Problem 1 —
From the sparse tensor utilities page below, please write out the text from "# Python Utilities" to "first import them." with no changes.
Problem 2 —
In the sparse tensor utilities page below, which functions does the import statement from `mlir_graphblas.tools.utils` bring in?
--- Begin Excerpted passage ---
# Python Utilities for MLIR's Sparse Tensors

Before going into actual examples, we'll first go over some useful utilities for working with MLIR's sparse tensors in Python.

Let’s first import them.

In [60]:
import mlir_graphblas
from mlir_graphblas.sparse_utils import MLIRSparseTensor
from mlir_graphblas.cli import GRAPHBLAS_OPT_EXE
from mlir_graphblas.tools import tersify_mlir
from mlir_graphblas.tools.utils import sparsify_array, densify_csr, densify_csc, densify_vector

import tempfile
import numpy as np

The first useful thing to note is that `GRAPHBLAS_OPT_EXE` from `mlir_graphblas.cli` holds the location of the locally used `graphblas-opt`.

## Overview of `tersify_mlir`

When MLIR code is passed through `graphblas-opt` or `mlir-opt`, it can often become more verbose or difficult to read. This is true when using sparse tensors due to [sparse tensor encodings](https://mlir.llvm.org/docs/Dialects/SparseTensorOps/#sparsetensorencodingattr).
--- End Excerpted passage ---
--- Begin Source data ---
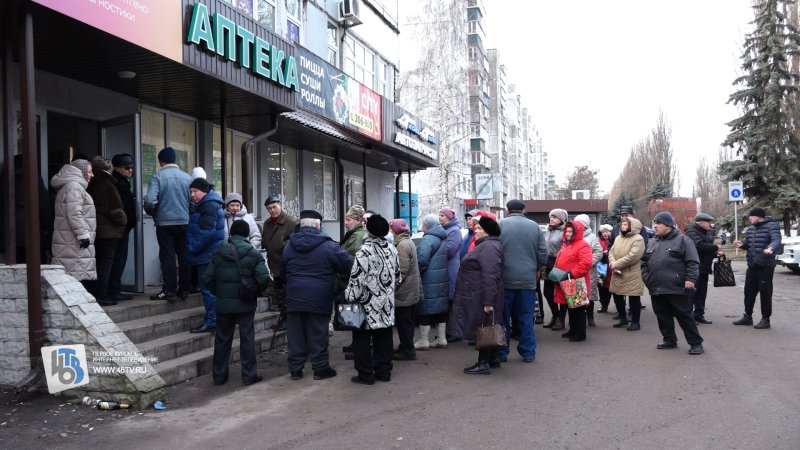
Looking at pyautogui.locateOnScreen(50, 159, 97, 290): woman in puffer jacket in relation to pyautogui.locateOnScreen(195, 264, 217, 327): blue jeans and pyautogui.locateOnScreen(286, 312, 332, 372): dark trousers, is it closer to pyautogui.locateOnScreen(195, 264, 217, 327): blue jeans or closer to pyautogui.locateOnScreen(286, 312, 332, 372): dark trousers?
--- End Source data ---
Complete answer 1 —
# Python Utilities for MLIR's Sparse Tensors

Before going into actual examples, we'll first go over some useful utilities for working with MLIR's sparse tensors in Python.

Let’s first import them.

Complete answer 2 —
sparsify_array
densify_csr
densify_csc
densify_vector